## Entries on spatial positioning
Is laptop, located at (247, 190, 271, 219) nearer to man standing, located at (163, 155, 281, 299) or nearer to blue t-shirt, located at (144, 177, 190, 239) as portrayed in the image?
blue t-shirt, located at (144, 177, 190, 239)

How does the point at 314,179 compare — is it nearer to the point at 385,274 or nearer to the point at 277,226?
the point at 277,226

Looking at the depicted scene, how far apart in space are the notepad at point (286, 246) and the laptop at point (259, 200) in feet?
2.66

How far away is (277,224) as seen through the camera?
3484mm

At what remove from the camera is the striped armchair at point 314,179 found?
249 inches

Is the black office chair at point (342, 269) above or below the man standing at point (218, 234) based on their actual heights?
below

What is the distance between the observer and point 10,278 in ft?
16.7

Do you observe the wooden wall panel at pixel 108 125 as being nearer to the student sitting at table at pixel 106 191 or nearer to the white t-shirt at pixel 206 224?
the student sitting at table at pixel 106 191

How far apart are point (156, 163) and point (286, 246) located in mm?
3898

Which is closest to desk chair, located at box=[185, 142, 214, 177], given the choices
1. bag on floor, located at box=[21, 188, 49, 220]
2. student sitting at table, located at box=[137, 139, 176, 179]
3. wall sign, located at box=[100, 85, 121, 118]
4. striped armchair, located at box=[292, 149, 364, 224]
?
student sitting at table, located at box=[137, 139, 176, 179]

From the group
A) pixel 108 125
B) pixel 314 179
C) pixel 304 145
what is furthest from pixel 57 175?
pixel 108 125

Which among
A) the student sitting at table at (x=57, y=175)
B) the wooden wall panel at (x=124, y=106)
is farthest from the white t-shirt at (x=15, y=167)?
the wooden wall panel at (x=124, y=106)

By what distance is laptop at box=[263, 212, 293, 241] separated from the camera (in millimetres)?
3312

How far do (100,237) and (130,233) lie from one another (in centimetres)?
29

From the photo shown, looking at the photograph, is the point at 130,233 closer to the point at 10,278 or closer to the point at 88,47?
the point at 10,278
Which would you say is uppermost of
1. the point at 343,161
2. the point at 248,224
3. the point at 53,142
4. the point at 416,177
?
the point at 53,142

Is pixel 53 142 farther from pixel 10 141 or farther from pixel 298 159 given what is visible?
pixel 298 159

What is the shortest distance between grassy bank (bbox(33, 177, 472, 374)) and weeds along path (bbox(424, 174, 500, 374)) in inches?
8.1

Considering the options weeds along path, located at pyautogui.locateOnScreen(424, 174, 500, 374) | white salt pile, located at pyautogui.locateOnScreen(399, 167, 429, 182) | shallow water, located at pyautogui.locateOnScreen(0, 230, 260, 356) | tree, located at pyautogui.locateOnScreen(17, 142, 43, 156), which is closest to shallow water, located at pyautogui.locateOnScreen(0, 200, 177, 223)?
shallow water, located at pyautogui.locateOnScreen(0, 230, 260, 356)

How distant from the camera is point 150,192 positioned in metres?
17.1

## Work to complete
Repeat the records above exactly as they appear.

## The completed task
Is laptop, located at (247, 190, 271, 219) nearer to man standing, located at (163, 155, 281, 299) or nearer to blue t-shirt, located at (144, 177, 190, 239) as portrayed in the image?
blue t-shirt, located at (144, 177, 190, 239)

How does the point at 314,179 compare — is it nearer to the point at 385,274 or nearer to the point at 277,226?
the point at 277,226

Looking at the depicted scene, how far apart in space are the notepad at point (286, 246) and the laptop at point (259, 200) in feet?
2.66

How far away is (277,224) as seen through the camera?
3484mm

At what remove from the camera is the striped armchair at point 314,179 found?
249 inches

Is the black office chair at point (342, 269) above or below the man standing at point (218, 234) based on their actual heights?
below

What is the distance between the observer and point 10,278 in ft?
16.7

Do you observe the wooden wall panel at pixel 108 125 as being nearer to the student sitting at table at pixel 106 191 or nearer to the white t-shirt at pixel 206 224?
the student sitting at table at pixel 106 191

How far apart are point (156, 163) and point (286, 246) located in mm?
3898

Which is closest to desk chair, located at box=[185, 142, 214, 177], given the choices
1. bag on floor, located at box=[21, 188, 49, 220]
2. student sitting at table, located at box=[137, 139, 176, 179]
3. wall sign, located at box=[100, 85, 121, 118]
4. striped armchair, located at box=[292, 149, 364, 224]
?
student sitting at table, located at box=[137, 139, 176, 179]

From the group
A) pixel 108 125
B) pixel 314 179
C) pixel 304 145
what is furthest from pixel 57 175?
pixel 108 125

Which among
A) the student sitting at table at (x=57, y=175)
B) the wooden wall panel at (x=124, y=106)
is farthest from the white t-shirt at (x=15, y=167)?
the wooden wall panel at (x=124, y=106)

By what distance is laptop at box=[263, 212, 293, 241] separated from the camera (in millimetres)?
3312

How far do (100,237) and (130,233) lie from one another (in centimetres)?
29

From the photo shown, looking at the photograph, is the point at 130,233 closer to the point at 10,278 or closer to the point at 88,47?
the point at 10,278
Which would you say is uppermost of
1. the point at 343,161
2. the point at 248,224
3. the point at 53,142
4. the point at 416,177
?
the point at 53,142

Is pixel 53 142 farther from pixel 10 141 or farther from pixel 298 159 given what is visible?
pixel 298 159

What is the shortest distance between grassy bank (bbox(33, 177, 472, 374)) and weeds along path (bbox(424, 174, 500, 374)) in inches?
8.1

Considering the options weeds along path, located at pyautogui.locateOnScreen(424, 174, 500, 374) | white salt pile, located at pyautogui.locateOnScreen(399, 167, 429, 182) | shallow water, located at pyautogui.locateOnScreen(0, 230, 260, 356) | tree, located at pyautogui.locateOnScreen(17, 142, 43, 156), which is closest to shallow water, located at pyautogui.locateOnScreen(0, 200, 177, 223)?
shallow water, located at pyautogui.locateOnScreen(0, 230, 260, 356)

How distant from the camera is point 150,192 positioned in metres?
17.1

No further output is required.